TEXTO DE LEITURA =>
* * * * *

Ao meio-dia chegou o almoço: arroz azedo, já quase podre, macarrão azedo e uma salsicha já preta. De acordo com os relatos, todos estavam dispostos a não comer aquela comida estragada e queriam fazer alguma coisa a respeito. Imediatamente após distribuírem as marmitas se iniciou uma reunião tendo como pauta a alimentação. Surgiu a proposta de greve de fome por 72 horas, e se não surtisse efeito, rebelião. Palavra esta mais que temida pela diretoria do presídio e pelo estado (...).

Essa revolta que dá origem às rebeliões pode ser comparada à vontade de vingança dos escravos negros, na qual o poeta Castro Alves expressa em seu poema Bandido Negro.

Cai, orvalho de sangue do escravo,

Cai, orvalho, na face do algoz.

Cresce, cresce, seara vermelha,

Cresce, cresce vingança feroz.

Neste sentido, resta claro o incitamento do escritor à revanche dos oprimidos. A mesma revolta que sentimos por saber que os escravos foram tão maltratados e expostos às situações indignas, devemos sentir por grande maioria de nossos presidiários. A realidade dos presídios está longe do aceitável e mais longe ainda de alcançar a finalidade que lhe é atribuída.

* * * * *

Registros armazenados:

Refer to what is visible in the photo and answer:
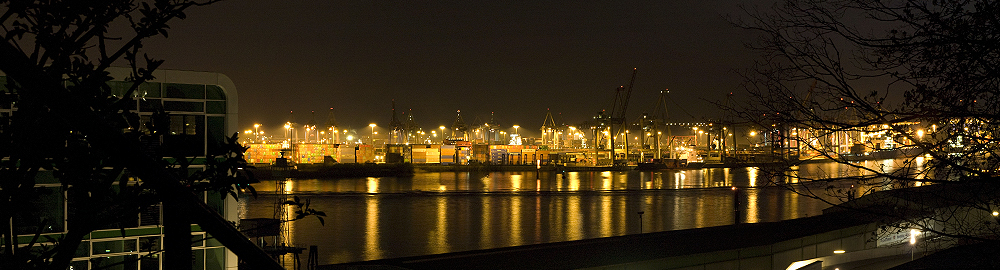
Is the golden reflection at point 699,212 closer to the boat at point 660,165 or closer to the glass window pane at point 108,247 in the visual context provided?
the glass window pane at point 108,247

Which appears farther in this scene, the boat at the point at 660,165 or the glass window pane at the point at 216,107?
the boat at the point at 660,165

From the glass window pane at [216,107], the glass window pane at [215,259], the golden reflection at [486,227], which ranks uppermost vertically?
the glass window pane at [216,107]

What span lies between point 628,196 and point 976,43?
88.5 feet

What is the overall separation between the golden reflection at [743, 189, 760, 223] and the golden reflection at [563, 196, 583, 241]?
5.04 meters

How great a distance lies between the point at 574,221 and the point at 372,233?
20.2 ft

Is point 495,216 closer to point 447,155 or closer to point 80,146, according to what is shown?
point 80,146

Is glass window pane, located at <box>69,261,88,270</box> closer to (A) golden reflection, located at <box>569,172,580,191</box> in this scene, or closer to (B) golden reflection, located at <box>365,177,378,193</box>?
(B) golden reflection, located at <box>365,177,378,193</box>

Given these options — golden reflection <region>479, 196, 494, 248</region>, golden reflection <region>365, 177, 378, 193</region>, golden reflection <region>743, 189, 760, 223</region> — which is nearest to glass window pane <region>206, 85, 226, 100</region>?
golden reflection <region>479, 196, 494, 248</region>

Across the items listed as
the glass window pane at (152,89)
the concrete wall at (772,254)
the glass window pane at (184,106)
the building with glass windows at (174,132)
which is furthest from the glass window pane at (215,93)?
the concrete wall at (772,254)

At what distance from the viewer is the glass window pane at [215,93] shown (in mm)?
8945

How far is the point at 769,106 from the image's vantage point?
14.8 ft

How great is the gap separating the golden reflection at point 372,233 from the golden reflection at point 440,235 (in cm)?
121

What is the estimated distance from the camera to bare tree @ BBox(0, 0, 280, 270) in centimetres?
144

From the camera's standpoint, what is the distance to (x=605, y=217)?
20.8m
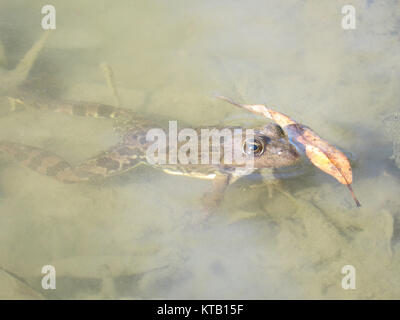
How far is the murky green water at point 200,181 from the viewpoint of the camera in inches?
189

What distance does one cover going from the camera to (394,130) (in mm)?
6090

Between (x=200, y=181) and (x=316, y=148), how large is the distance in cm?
169

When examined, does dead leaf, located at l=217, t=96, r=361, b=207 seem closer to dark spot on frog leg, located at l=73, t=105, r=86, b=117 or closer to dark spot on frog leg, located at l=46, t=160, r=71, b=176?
dark spot on frog leg, located at l=73, t=105, r=86, b=117

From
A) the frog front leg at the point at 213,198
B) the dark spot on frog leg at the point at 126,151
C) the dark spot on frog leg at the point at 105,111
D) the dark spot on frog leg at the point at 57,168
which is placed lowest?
the frog front leg at the point at 213,198

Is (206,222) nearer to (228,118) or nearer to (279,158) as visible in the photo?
(279,158)

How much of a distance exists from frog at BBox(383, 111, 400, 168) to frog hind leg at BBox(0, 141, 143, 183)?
3.67 metres

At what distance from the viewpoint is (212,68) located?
7336mm

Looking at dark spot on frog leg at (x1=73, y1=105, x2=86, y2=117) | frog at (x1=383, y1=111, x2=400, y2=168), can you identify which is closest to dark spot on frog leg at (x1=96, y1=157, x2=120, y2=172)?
dark spot on frog leg at (x1=73, y1=105, x2=86, y2=117)

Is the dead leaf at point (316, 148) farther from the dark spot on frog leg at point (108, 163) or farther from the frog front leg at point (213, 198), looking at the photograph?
the dark spot on frog leg at point (108, 163)

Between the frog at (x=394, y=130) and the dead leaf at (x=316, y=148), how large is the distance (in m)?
0.95

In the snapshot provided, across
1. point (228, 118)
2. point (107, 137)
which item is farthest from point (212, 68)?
point (107, 137)

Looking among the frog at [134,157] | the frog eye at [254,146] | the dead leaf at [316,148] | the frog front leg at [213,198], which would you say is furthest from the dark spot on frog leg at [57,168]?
the dead leaf at [316,148]

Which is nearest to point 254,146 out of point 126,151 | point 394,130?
point 126,151

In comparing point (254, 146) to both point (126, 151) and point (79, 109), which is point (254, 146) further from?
point (79, 109)
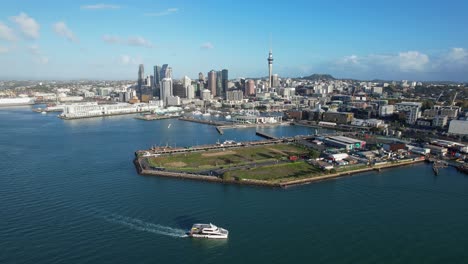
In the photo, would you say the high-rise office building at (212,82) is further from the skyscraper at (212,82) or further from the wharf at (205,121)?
the wharf at (205,121)

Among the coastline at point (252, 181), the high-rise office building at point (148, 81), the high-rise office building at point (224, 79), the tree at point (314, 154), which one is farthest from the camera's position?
the high-rise office building at point (148, 81)

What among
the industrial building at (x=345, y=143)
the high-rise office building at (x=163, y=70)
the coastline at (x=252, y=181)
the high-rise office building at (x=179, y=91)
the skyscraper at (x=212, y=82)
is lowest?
the coastline at (x=252, y=181)

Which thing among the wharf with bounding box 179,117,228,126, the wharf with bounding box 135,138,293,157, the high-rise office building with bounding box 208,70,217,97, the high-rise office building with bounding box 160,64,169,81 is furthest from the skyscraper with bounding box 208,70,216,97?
the wharf with bounding box 135,138,293,157

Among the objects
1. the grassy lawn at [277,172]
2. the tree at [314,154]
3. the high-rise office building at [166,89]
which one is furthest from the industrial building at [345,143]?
the high-rise office building at [166,89]

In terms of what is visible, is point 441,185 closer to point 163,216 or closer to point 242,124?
point 163,216

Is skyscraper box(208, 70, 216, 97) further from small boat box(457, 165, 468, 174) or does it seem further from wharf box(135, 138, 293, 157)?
small boat box(457, 165, 468, 174)

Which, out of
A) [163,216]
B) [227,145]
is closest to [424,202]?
[163,216]
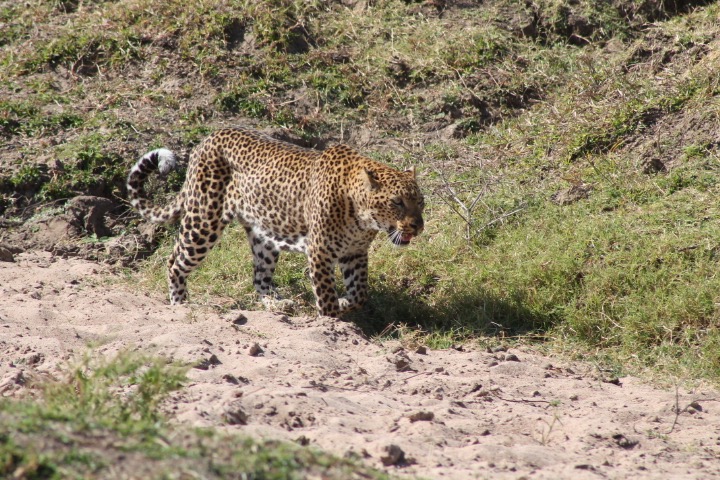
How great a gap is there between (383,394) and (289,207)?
2.88 m

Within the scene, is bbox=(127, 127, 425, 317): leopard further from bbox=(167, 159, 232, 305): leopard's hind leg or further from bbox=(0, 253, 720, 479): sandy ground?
bbox=(0, 253, 720, 479): sandy ground

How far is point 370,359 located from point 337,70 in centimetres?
608

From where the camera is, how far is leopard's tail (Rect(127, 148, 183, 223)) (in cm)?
971

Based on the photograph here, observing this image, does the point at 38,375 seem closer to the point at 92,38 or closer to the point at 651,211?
the point at 651,211

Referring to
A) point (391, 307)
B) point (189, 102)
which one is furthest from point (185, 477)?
point (189, 102)

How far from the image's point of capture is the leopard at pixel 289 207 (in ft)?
28.9

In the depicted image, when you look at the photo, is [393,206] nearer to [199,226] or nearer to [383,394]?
[199,226]

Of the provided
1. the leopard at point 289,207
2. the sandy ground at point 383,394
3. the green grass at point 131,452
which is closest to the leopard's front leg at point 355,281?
the leopard at point 289,207

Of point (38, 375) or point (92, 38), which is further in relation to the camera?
point (92, 38)

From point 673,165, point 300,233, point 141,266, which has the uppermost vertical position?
point 673,165

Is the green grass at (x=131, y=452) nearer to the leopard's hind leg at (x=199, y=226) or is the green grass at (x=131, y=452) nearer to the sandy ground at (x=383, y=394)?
the sandy ground at (x=383, y=394)

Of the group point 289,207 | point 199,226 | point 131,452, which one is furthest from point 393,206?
point 131,452

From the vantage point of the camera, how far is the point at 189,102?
12.5 metres

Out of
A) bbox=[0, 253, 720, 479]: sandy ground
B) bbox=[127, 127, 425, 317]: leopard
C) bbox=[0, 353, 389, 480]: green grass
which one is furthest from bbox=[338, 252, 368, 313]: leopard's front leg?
bbox=[0, 353, 389, 480]: green grass
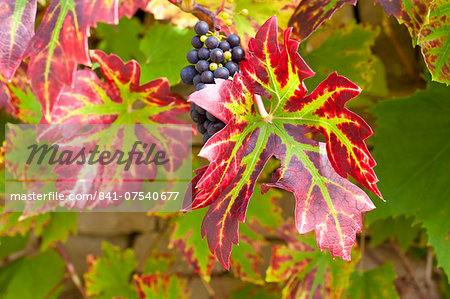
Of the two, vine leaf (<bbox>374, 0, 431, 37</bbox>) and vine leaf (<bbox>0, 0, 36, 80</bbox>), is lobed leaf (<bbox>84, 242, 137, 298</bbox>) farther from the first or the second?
vine leaf (<bbox>374, 0, 431, 37</bbox>)

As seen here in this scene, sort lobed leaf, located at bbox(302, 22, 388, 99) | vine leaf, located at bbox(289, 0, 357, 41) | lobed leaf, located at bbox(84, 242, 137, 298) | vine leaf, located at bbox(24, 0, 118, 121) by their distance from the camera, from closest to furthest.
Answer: vine leaf, located at bbox(24, 0, 118, 121) < vine leaf, located at bbox(289, 0, 357, 41) < lobed leaf, located at bbox(302, 22, 388, 99) < lobed leaf, located at bbox(84, 242, 137, 298)

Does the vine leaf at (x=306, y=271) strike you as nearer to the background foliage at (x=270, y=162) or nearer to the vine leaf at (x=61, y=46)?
the background foliage at (x=270, y=162)

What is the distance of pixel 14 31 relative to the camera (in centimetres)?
48

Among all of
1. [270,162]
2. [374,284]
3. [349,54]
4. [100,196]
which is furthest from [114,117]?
[374,284]

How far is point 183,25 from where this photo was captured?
67cm

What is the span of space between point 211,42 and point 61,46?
163 millimetres

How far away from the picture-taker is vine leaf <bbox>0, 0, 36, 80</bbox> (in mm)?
465

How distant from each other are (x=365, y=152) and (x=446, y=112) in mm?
417

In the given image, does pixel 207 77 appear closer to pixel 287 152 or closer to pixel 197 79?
pixel 197 79

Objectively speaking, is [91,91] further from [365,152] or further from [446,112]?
[446,112]

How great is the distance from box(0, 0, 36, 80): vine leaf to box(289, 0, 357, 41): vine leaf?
0.33 meters

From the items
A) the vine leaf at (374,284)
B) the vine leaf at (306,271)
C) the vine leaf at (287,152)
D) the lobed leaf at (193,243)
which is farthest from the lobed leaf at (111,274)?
the vine leaf at (287,152)

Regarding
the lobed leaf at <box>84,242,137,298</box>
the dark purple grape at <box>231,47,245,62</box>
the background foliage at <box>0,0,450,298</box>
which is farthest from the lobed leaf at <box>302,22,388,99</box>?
the lobed leaf at <box>84,242,137,298</box>

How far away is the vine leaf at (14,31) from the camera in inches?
18.3
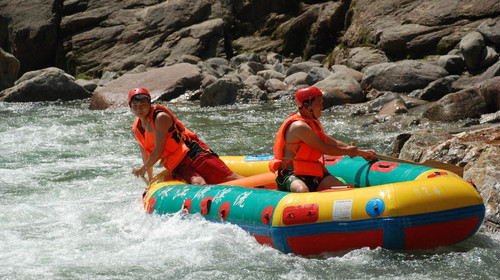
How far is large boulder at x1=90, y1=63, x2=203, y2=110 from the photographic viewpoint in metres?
14.1

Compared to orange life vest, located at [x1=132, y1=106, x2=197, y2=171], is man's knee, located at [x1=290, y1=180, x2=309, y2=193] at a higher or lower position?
lower

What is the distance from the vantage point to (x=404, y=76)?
12750 millimetres

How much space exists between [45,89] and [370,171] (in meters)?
11.6

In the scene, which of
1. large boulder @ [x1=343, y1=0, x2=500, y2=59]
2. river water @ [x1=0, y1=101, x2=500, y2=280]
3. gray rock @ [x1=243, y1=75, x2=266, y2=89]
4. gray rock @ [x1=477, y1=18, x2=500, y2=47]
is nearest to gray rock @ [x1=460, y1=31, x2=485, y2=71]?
gray rock @ [x1=477, y1=18, x2=500, y2=47]

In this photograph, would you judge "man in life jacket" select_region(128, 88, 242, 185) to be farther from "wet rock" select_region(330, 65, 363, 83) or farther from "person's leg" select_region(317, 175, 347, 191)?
"wet rock" select_region(330, 65, 363, 83)

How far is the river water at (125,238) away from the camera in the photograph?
4188mm

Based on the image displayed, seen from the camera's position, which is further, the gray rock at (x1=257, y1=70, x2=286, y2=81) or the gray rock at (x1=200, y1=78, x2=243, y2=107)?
the gray rock at (x1=257, y1=70, x2=286, y2=81)

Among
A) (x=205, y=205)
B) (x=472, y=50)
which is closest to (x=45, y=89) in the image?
(x=472, y=50)

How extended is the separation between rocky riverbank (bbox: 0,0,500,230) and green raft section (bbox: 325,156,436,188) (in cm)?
59

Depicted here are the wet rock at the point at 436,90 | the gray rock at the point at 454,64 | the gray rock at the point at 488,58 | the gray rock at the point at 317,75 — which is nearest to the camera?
the wet rock at the point at 436,90

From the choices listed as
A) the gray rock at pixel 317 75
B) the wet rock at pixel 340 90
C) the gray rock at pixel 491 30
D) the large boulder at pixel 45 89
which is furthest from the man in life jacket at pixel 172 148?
the large boulder at pixel 45 89

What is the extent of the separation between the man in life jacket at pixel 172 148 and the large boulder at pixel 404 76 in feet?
24.9

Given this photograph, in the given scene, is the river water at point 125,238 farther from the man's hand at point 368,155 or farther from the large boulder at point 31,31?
the large boulder at point 31,31

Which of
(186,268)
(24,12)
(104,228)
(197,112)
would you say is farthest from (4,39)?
(186,268)
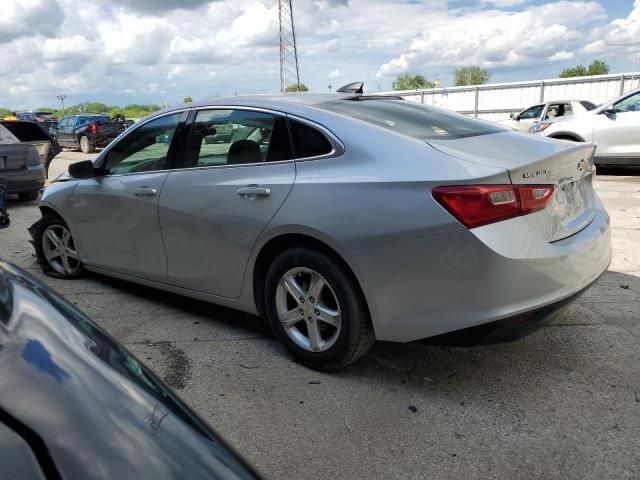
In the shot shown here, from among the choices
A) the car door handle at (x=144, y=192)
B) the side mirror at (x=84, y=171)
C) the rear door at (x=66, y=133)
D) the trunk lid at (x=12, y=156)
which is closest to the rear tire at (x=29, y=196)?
the trunk lid at (x=12, y=156)

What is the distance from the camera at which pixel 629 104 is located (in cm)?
1068

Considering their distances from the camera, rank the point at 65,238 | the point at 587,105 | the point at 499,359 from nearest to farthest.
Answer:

* * * * *

PROBLEMA PROPOSTO 1 => Liste os alimentos que, segundo o texto sobre os presídios, chegaram no almoço do meio-dia.
PROBLEMA PROPOSTO 2 => Reproduza, por favor, o trecho do texto sobre os presídios que começa em "Ao meio-dia chegou" e vai até "face do algoz.".
PROBLEMA PROPOSTO 3 => Dê continuidade ao texto sobre a realidade dos presídios a partir do ponto em que ele termina.
O material não é necessário para fazer o exercício.

RESPOSTA DO EXERCÍCIO 1 => Arroz, macarrão e salsicha.

RESPOSTA DO EXERCÍCIO 2 =>
Ao meio-dia chegou o almoço: arroz azedo, já quase podre, macarrão azedo e uma salsicha já preta. De acordo com os relatos, todos estavam dispostos a não comer aquela comida estragada e queriam fazer alguma coisa a respeito. Imediatamente após distribuírem as marmitas se iniciou uma reunião tendo como pauta a alimentação. Surgiu a proposta de greve de fome por 72 horas, e se não surtisse efeito, rebelião. Palavra esta mais que temida pela diretoria do presídio e pelo estado (...).

Essa revolta que dá origem às rebeliões pode ser comparada à vontade de vingança dos escravos negros, na qual o poeta Castro Alves expressa em seu poema Bandido Negro.

Cai, orvalho de sangue do escravo,

Cai, orvalho, na face do algoz.

RESPOSTA DO EXERCÍCIO 3 =>
Para avaliar as condições dos presídios do País, em 2008, a Câmara dos Deputados criou uma Comissão Parlamentar de Inquérito (CPI), com base em levantamento do Departamento Penitenciário Nacional (Depen) do Ministério da Justiça. O relatório final revelou que 80% dos presos não estudam ou trabalham e, pior, que 30% da população carcerária cumpre pena indevidamente. A informação foi divulgada pelo relator da CPI, deputado federal Domingos Dutra[1] (PT-MA). Segundo ele, a melhor definição que qualifica o sistema carcerário brasileiro é a de um “verdadeiro inferno”, uma vez que a situação encontrada reflete um “caos absoluto”.

De acordo com o parlamentar:

Uma pessoa que é presa, às vezes, porque roubou um rádio de pilha ou duas latas de leite, é colocada na cadeia e quando sai dali - barbarizada, torturada e vivendo como animal - já sai como soldado do crime organizado. Porque o Estado faliu na sua missão de recuperar aquele que ele puniu.

A investigação constatou que os estados da Bahia, Rio Grande do Sul, Rondônia e Mato Grosso do Sul, são os que registraram os casos mais graves. Em uma colônia agrícola em Mato Grosso do Sul projetada para abrigar cerca de 80 presos havia 680, sendo que 60 deles dormiam junto com os porcos. Em Contagem, Minas Gerais, foi encontrada uma cela construída para 12 presos, mas que abriga um total de 70. Os detentos, de acordo com o deputado, se revezam para dormir a noite e usam um sanitário impróprio. No Rio de Janeiro, os presos são separados de acordo com a facção criminosa que pertencem: Terceiro Comando, Comando Vermelho, Amigo dos Amigos (ADA) ou Inimigo dos Inimigos (IDI).

Além disso, o deputado afirmou que o gasto mensal com cada detento no País gira em torno de R$1,3 mil e que o valor retirado dos cofres públicos para custear o abrigo em presídios de pessoas presas indevidamente representa uma "fábula de dinheiro".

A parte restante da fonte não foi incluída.